Although it's not grammatically proper, I love that third sentence.  It really makes it seem like a breathless thirteen year old is asking for her friend to stay the night.  It's a bit at odds with calling her mom "Mother", though.  "Mother" implies formality to me, and stuffy upper-class type people.  More commas!  "What's that, dear?"  (Note that commas are the most contentions form of punctuation ever and nobody agrees on them)

It was 6:20 in the evening, on a Friday

Kind of weird.  Why does this suddenly get mentioned about 2/3 of the way through the story?

long auburn colored hair

Kind of redundant.  Everybody should know that auburn is a colour.

Jenna's waiting patiently doesn't seem like any thirteen year old I've ever known (or most adults for that matter), but I guess this is so you can show how good a kid she is.  It could do with a bit of a re-write though

Jenna decided to wait patiently on the couch because she learned a long time ago that no amount of begging and pleading with her mother would get

This is a long run-ony sentence.  "decided" is a bit weird, and I don't care much for that "because"  Pedantic moment: "she HAD learned a long time ago"
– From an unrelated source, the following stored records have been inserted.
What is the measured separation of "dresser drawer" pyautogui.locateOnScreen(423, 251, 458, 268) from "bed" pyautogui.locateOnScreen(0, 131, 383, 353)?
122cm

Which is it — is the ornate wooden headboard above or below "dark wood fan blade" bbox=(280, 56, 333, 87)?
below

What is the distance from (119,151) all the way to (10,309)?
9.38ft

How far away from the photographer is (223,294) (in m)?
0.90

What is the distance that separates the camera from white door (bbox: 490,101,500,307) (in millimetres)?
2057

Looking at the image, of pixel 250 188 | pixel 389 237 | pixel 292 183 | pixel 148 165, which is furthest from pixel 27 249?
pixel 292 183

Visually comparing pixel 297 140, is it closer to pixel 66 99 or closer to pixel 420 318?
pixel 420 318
She couldn’t stand to be in the same room with her mother when she was in one of her moods, so she resigned for the moment. She certainly didn’t want to be the motive to another one of her mother’s emotional swings.

A sudden dark overtone!  But the mom has seemed pretty normal up to now.  More information, perhaps?
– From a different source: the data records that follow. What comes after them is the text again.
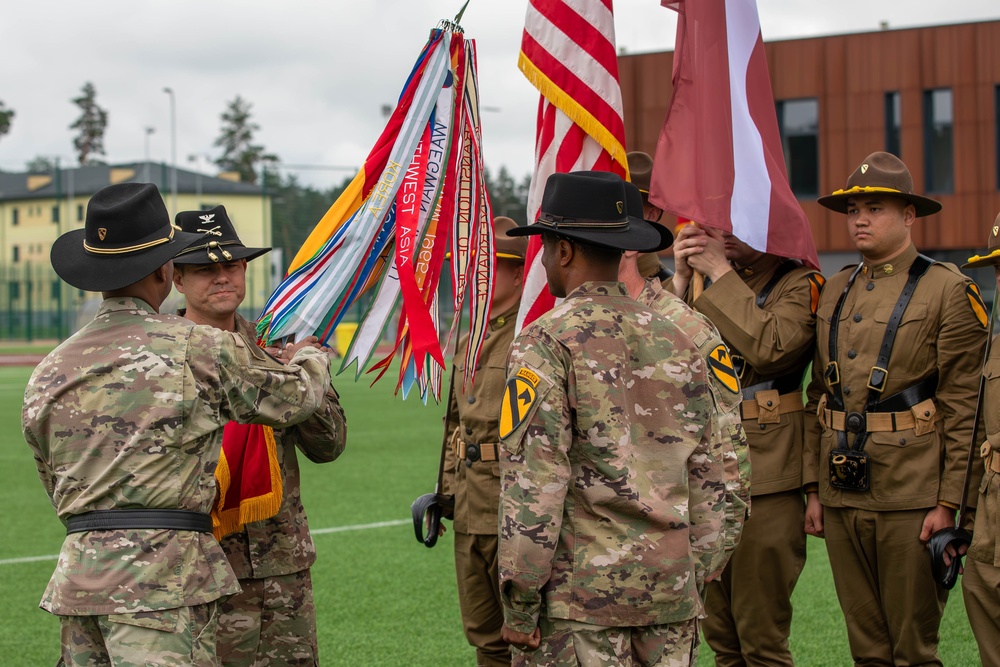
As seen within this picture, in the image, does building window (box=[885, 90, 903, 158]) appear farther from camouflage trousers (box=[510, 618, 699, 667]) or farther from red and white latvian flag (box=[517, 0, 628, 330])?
camouflage trousers (box=[510, 618, 699, 667])

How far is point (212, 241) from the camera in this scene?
4109mm

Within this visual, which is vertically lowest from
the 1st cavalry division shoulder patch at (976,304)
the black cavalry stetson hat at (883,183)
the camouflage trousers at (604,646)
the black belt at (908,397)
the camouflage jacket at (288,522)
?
the camouflage trousers at (604,646)

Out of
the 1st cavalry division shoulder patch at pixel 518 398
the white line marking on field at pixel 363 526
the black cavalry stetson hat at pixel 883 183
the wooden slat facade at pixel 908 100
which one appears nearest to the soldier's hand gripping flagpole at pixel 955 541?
the black cavalry stetson hat at pixel 883 183

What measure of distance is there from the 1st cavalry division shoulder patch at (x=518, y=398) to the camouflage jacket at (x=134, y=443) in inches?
32.5

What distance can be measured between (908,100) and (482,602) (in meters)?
Result: 32.6

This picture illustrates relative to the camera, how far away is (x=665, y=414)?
330 cm

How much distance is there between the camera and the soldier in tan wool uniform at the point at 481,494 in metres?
4.80

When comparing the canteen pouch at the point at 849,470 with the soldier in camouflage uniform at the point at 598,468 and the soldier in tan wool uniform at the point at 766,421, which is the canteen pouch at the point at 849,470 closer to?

Finally her mother hung up the phone and retrieved her purse and car keys. She motioned to Jenna to head for the door

Getting the purse and keys would probably be enough to get Jenna waiting at the door for her.  She's about to go roller skating and have her friend over, after all.  She ought to be eager to go!

“Oh Jenna, yes I do. I remember so much about your dad. Sometimes I forget that he is no longer with his, that he is dead. Sometimes I think he is just out of town.
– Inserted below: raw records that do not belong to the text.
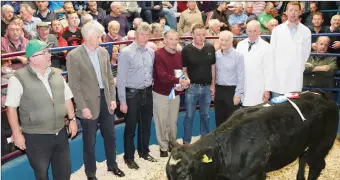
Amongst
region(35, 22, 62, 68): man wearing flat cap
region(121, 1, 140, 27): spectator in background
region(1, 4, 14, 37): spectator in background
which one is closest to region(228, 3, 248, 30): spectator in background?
region(121, 1, 140, 27): spectator in background

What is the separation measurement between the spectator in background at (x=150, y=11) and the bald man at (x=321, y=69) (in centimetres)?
483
The style of the dialogue doesn't match too well with its content.  Especially "he is dead" or 'he is no longer with us"  I don't think someone in this kind of grief would be speaking like this.  Maybe I'm wrong, though?  (also, typo: "no longer with his")

A bit more pedantry and I'll leave you alone

As soon as it came out of her mouth she knew she shared too much.

Should be "knew she HAD shared too much"

 

Overall, Not a bad start!  A little more proof-reading and polish, and I think this'll turn out to be a wonderful read!

 This is a very interesting piece.  I found myself caught up in the language a lot, and it was nice to be carried away.  I felt as though I really got to know Jenna during the first few paragraphs; you put in some key details that really made her come to life.  I felt as though your characterization was an exceptional strength to this piece.

At parts, the piece felt a little bit choppy.  There were a couple of sections where there were back to back to back short sentences that made it feel more like a shopping list than a story.  I don't know if that makes sense.   Try combining some of those short sentences to make a more fluid idea come to life. 

I still had a lot of questions at the end of the story.  Are you planning to continue this work, or is it meant to be an independent piece?  As an independent piece, I kind of flet as though there wasn't enough closure.  I felt as though more needed to be said in order to flesh out the internal conflict that was going on inside of the mother.  As it is, the story feels a little bit flat becuase I never really feel what the mother is feeling.  The only glipse that we get is at the scene where she is opening the door to the bathroom...and it is cut short.  I think that this can be an effective tool, but in this story it felt a little bit forced, especially because you never went back to it to let us know what happened?  Just a few of those key areas seem to need some tightening to really make the story flow better.

Overall I really enjoyed reading this piece.  Hope these suggestions are helpful!